- [WRITTEN INSTRUCTION] Copy out the stretch from the line containing "From the photo" through the end of the entries, swapping "curved path" for "winding path" and leaving everything else the same.

(Scene-based spatial questions)
%%

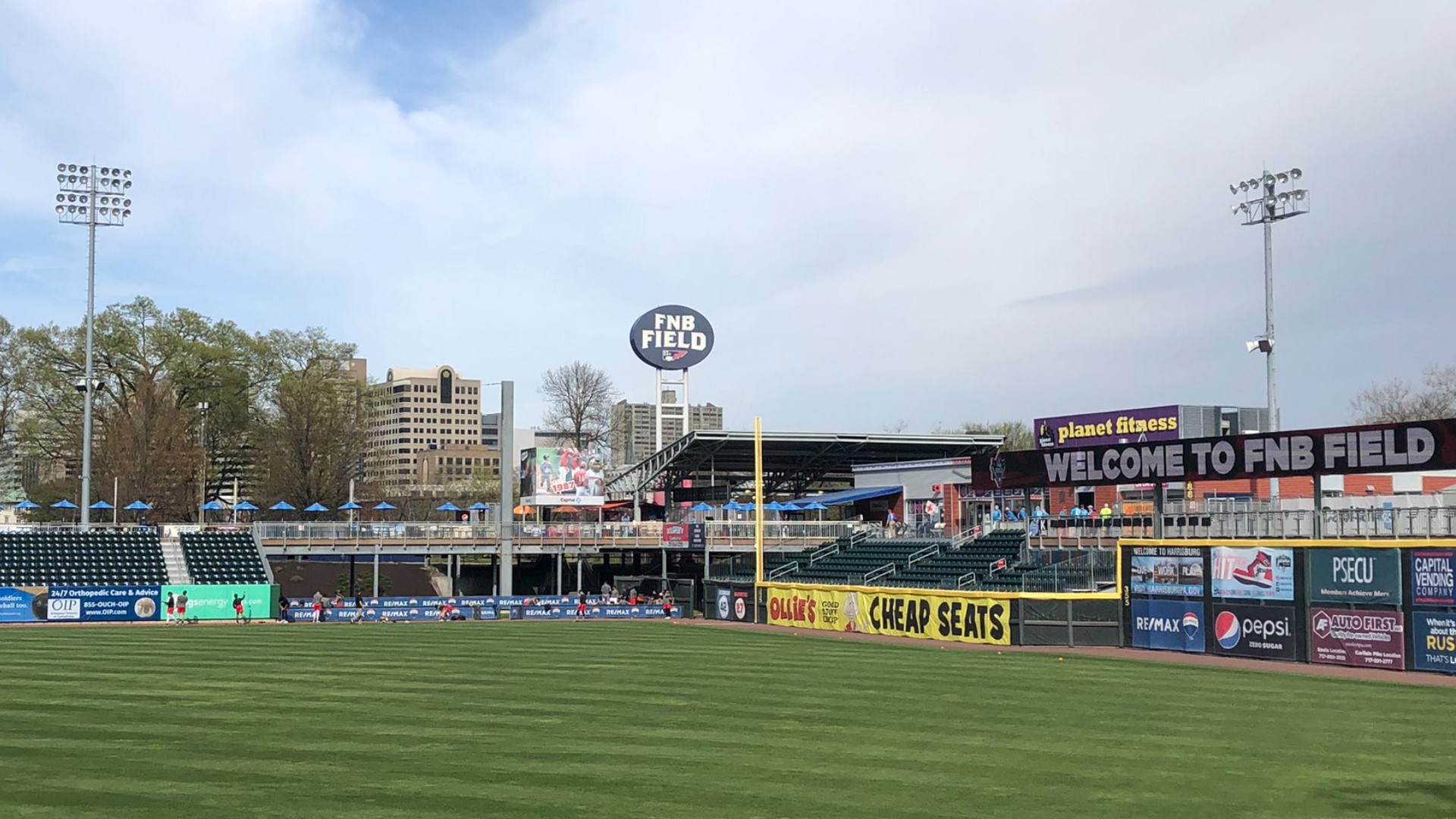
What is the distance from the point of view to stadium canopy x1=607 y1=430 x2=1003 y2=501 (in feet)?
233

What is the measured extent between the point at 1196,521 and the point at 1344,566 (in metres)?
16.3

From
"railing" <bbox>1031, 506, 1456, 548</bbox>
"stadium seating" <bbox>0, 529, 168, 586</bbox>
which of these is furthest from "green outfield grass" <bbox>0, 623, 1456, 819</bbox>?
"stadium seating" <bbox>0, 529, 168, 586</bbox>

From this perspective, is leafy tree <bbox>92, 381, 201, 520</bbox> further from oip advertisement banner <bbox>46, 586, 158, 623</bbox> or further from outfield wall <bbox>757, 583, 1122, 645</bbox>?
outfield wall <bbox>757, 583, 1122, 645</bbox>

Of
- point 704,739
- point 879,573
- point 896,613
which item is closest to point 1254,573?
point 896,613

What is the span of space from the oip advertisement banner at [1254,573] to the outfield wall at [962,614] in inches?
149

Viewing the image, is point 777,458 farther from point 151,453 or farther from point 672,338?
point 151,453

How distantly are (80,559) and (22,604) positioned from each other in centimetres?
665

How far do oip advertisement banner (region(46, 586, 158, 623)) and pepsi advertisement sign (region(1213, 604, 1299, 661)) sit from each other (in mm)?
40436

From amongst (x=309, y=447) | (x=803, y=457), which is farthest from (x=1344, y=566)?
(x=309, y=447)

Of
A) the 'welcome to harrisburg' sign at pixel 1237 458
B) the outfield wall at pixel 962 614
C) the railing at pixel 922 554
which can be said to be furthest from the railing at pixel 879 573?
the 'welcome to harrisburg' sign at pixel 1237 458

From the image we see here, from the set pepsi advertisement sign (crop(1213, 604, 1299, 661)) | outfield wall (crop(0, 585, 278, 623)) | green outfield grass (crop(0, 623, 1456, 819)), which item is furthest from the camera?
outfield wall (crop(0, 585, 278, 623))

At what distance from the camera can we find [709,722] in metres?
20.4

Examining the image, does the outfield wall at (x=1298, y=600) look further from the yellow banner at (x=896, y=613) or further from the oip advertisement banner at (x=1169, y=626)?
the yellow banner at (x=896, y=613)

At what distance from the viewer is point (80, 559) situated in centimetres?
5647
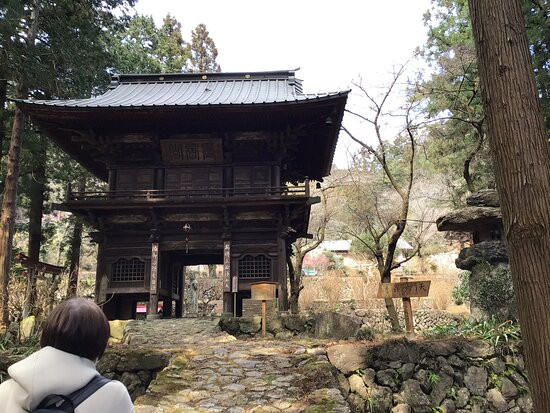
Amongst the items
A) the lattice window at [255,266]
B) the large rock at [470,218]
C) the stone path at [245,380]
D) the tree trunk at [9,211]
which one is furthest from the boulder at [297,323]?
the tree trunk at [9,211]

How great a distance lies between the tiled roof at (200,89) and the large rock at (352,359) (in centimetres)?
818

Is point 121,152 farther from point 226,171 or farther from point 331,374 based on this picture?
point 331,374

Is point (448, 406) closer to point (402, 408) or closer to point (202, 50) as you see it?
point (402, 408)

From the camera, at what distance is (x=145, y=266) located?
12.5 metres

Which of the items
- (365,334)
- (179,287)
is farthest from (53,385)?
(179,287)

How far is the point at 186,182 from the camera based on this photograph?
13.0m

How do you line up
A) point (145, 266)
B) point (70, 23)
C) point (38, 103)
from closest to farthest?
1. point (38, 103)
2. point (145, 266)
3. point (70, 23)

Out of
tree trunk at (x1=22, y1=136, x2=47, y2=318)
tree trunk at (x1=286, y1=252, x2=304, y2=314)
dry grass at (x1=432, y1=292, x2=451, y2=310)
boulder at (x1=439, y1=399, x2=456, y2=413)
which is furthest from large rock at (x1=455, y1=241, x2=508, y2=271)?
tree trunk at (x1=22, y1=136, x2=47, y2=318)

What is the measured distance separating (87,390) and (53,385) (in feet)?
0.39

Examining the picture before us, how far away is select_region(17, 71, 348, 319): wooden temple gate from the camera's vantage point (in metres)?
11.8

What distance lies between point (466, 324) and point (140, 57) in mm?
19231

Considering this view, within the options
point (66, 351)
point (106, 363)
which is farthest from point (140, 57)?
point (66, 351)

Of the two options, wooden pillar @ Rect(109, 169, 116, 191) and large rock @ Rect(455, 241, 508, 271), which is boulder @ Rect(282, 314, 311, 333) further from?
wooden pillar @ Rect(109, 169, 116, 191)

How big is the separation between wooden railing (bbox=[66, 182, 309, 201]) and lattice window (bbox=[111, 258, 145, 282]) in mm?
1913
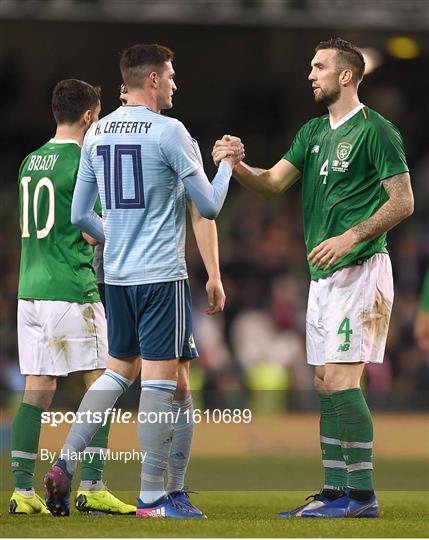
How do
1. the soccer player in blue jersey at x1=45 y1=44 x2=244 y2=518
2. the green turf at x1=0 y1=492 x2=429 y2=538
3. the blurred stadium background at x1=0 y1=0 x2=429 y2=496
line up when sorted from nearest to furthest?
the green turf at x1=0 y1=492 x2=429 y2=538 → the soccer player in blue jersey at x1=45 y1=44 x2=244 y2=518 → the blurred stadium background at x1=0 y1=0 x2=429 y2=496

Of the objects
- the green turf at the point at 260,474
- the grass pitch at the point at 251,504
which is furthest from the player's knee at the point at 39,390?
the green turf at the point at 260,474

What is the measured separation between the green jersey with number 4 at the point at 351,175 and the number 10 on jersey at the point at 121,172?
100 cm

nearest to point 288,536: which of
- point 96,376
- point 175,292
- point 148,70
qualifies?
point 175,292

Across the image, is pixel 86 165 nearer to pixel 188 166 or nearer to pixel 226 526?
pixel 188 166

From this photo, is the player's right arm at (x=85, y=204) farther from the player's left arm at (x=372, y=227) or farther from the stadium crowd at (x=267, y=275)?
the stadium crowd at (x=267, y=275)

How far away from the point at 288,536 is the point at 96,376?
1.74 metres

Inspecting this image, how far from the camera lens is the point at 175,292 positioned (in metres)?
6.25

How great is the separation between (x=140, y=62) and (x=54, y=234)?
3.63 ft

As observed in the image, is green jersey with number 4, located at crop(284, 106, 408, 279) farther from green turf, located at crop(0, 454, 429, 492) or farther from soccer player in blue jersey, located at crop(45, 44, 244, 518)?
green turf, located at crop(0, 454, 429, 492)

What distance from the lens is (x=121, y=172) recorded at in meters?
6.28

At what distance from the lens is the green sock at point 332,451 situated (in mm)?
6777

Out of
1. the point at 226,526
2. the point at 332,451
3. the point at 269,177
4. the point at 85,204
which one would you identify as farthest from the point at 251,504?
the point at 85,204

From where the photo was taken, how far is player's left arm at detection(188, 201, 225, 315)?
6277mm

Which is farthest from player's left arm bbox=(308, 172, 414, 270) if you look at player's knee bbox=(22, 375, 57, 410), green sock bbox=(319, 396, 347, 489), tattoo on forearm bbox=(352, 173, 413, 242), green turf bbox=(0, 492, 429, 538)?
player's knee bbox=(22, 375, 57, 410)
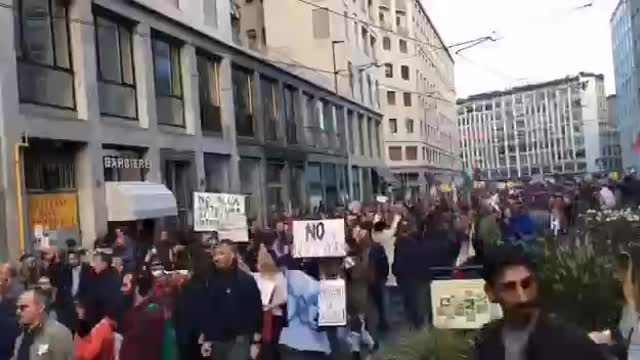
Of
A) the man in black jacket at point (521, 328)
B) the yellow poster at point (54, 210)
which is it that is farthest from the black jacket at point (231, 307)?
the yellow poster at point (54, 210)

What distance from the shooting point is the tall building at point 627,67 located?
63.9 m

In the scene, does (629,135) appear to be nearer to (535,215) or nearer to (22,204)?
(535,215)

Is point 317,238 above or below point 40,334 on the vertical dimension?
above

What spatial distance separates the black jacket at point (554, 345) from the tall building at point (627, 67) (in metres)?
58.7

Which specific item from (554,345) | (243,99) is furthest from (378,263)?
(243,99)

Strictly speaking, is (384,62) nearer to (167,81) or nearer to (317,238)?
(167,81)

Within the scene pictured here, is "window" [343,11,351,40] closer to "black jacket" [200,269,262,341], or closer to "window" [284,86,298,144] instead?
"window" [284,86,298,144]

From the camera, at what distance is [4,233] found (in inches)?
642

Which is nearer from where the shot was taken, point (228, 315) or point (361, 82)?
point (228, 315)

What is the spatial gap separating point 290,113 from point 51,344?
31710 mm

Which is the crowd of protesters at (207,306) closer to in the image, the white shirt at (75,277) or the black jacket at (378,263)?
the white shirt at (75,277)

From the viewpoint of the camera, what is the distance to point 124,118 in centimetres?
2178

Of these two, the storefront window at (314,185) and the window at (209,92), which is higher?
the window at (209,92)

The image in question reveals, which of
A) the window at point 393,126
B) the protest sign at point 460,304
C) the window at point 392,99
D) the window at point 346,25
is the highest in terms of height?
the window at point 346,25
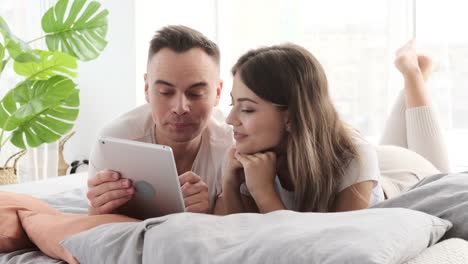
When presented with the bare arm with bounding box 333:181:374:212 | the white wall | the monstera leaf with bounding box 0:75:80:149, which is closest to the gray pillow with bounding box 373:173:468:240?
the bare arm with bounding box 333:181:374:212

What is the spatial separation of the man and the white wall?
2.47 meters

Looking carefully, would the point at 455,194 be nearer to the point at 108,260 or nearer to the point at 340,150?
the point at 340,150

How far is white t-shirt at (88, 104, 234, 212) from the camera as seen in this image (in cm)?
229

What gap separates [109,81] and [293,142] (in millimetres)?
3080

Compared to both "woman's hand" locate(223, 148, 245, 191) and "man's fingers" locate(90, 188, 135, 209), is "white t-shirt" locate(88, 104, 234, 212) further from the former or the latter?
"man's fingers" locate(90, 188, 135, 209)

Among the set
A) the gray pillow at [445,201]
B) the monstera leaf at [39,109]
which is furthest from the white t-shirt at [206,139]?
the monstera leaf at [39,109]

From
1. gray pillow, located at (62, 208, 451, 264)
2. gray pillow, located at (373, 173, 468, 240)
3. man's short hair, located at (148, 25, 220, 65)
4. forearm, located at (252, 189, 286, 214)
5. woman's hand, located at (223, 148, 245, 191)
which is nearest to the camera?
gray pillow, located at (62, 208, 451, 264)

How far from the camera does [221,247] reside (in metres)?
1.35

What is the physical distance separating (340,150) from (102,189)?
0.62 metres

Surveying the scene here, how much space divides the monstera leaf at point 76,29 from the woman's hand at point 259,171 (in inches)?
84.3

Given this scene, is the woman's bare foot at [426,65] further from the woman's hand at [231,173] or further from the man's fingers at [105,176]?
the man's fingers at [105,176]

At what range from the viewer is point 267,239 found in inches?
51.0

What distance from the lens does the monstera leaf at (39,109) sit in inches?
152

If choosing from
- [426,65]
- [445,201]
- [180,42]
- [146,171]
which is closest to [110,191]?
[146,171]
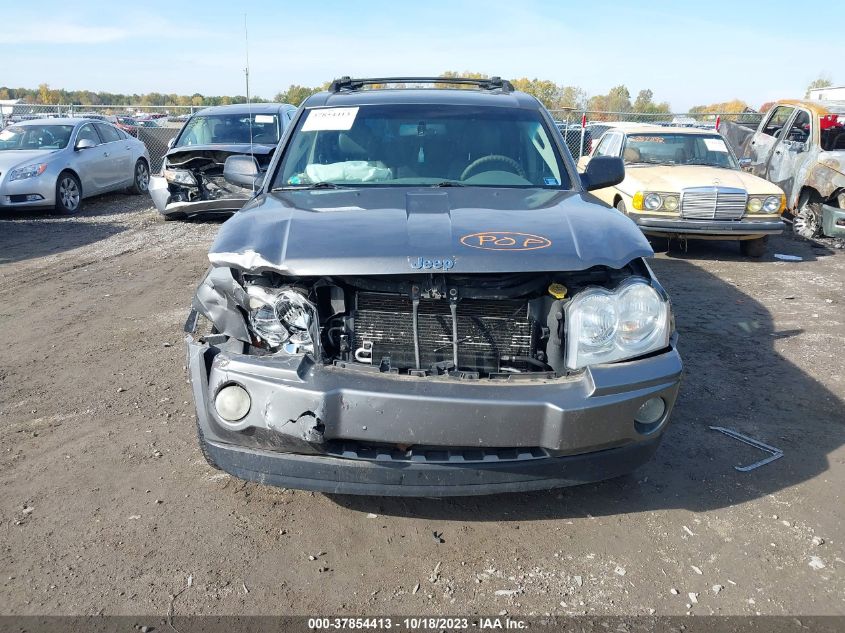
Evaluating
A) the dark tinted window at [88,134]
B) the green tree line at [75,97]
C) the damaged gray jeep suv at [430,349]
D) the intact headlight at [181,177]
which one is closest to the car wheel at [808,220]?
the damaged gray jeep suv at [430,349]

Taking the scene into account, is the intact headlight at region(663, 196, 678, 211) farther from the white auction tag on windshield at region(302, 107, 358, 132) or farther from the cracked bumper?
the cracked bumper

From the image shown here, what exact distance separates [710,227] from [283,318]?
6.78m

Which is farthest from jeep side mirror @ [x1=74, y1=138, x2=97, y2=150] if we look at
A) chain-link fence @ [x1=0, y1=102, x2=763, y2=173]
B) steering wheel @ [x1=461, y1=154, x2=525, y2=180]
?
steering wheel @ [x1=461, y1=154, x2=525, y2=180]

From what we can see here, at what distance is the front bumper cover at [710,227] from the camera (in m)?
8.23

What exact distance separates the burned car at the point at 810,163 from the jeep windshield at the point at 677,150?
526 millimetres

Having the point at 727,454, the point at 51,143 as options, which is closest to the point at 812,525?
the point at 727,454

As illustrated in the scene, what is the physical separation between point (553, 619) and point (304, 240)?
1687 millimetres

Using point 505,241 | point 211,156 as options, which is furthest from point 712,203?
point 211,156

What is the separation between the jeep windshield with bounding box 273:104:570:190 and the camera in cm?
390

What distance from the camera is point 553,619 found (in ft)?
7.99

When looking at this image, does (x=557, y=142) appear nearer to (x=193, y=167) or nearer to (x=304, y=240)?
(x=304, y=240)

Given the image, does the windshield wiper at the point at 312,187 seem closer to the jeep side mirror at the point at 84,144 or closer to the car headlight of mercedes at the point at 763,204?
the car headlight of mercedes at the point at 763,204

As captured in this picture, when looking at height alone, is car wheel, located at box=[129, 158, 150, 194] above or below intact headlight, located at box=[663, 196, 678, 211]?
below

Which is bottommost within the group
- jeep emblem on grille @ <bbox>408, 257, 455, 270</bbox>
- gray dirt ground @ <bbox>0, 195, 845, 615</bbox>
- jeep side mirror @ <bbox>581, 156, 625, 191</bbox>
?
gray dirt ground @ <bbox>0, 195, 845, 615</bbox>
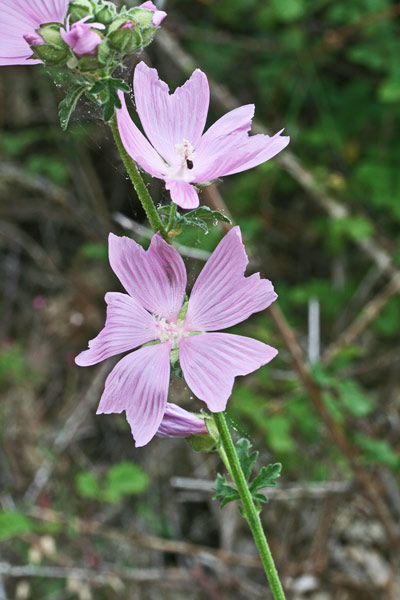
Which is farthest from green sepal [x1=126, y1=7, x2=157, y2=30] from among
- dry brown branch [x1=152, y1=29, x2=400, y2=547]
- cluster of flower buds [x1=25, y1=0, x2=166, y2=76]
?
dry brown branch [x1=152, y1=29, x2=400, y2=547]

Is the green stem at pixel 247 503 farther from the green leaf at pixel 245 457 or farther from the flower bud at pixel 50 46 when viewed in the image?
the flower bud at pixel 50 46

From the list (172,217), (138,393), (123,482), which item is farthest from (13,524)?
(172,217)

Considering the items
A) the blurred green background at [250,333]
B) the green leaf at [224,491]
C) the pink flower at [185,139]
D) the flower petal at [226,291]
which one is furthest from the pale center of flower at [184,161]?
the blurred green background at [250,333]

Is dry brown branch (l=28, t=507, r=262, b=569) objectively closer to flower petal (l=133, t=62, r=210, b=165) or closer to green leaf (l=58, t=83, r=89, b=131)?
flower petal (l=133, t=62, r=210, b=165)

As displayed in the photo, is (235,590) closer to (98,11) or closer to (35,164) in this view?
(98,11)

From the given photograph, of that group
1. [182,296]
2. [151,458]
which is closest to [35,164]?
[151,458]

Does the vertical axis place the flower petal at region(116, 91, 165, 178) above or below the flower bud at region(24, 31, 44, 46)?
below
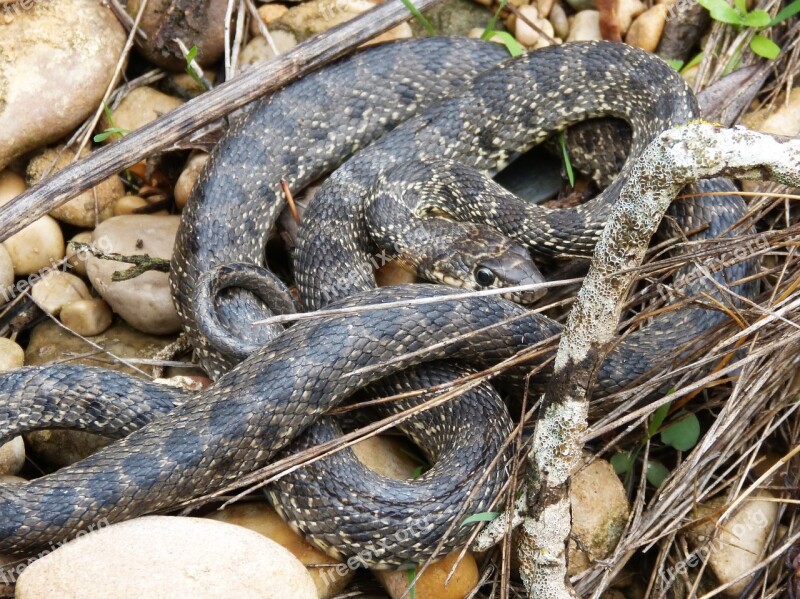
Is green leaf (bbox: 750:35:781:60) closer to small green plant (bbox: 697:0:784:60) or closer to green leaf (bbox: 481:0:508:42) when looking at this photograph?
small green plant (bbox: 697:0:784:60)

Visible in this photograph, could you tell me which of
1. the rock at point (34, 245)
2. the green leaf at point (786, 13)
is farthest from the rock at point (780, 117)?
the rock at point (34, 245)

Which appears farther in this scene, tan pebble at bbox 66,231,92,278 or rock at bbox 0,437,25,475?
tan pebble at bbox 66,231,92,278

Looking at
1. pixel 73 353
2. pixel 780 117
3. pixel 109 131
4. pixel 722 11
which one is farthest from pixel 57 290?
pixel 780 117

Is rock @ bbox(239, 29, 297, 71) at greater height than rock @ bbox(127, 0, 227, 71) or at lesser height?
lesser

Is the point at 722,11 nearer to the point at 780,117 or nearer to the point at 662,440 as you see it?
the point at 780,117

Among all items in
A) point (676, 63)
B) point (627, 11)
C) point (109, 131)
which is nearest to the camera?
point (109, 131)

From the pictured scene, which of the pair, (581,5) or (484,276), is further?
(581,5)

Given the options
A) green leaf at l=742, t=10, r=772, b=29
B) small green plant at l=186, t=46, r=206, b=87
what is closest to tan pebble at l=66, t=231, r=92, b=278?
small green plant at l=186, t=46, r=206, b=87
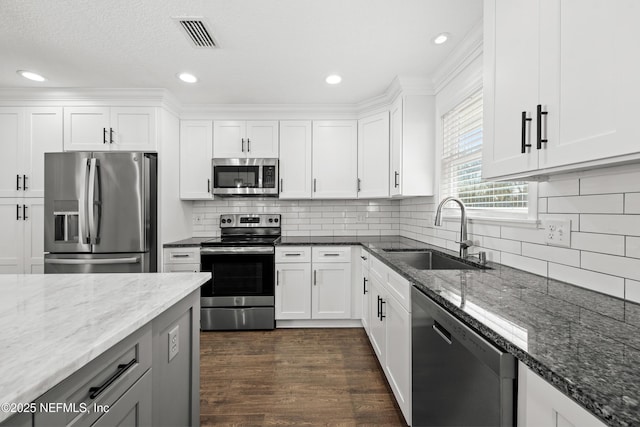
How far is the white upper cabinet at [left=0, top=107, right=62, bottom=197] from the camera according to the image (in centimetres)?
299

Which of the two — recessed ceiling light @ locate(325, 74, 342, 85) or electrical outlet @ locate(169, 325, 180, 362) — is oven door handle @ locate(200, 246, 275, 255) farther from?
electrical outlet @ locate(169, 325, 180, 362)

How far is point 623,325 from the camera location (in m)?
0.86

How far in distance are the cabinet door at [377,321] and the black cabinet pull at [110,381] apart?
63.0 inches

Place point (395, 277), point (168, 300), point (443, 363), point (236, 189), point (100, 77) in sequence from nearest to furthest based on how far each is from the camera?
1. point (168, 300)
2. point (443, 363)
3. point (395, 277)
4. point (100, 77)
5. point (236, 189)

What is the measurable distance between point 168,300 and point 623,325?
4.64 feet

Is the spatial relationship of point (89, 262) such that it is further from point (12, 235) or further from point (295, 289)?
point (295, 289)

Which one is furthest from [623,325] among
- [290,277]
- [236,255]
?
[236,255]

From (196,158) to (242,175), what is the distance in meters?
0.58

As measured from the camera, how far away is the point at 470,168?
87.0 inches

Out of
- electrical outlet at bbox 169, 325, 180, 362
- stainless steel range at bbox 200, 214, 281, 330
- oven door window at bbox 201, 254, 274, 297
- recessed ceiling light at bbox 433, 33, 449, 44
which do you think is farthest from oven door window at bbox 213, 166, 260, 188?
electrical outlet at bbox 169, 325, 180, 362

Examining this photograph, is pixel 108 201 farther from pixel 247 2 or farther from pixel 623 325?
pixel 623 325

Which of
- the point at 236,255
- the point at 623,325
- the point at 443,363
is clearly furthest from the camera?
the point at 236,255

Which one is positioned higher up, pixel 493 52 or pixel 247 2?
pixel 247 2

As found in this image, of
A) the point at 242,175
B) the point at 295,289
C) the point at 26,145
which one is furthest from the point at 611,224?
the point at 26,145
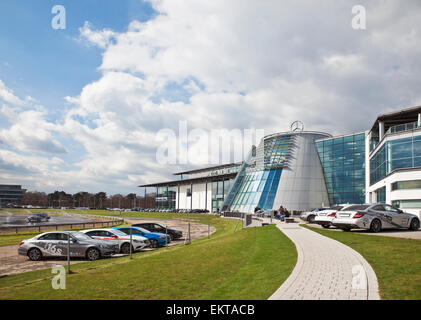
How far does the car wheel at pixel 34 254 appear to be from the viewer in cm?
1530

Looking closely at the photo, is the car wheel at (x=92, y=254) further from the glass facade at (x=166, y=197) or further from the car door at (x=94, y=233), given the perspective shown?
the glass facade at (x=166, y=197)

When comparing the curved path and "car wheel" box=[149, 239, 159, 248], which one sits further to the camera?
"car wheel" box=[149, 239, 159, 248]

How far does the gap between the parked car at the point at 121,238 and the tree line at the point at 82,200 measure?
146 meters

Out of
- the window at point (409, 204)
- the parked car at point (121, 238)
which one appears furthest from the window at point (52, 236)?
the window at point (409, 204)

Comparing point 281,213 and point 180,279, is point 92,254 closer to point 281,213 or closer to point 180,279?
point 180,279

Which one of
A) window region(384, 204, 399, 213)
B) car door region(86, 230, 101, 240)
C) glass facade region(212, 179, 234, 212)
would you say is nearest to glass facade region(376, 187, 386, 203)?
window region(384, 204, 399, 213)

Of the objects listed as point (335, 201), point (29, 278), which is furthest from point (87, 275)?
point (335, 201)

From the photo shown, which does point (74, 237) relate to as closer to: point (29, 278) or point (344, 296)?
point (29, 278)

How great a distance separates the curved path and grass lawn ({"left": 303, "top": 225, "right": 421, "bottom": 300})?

%%

- [REPLY]
From the photo shown, which does point (74, 237) relate to as closer to: point (29, 278) or point (344, 296)?
point (29, 278)

How great a distance separates the winding path and grass lawn ({"left": 303, "top": 225, "right": 421, "bottom": 300})?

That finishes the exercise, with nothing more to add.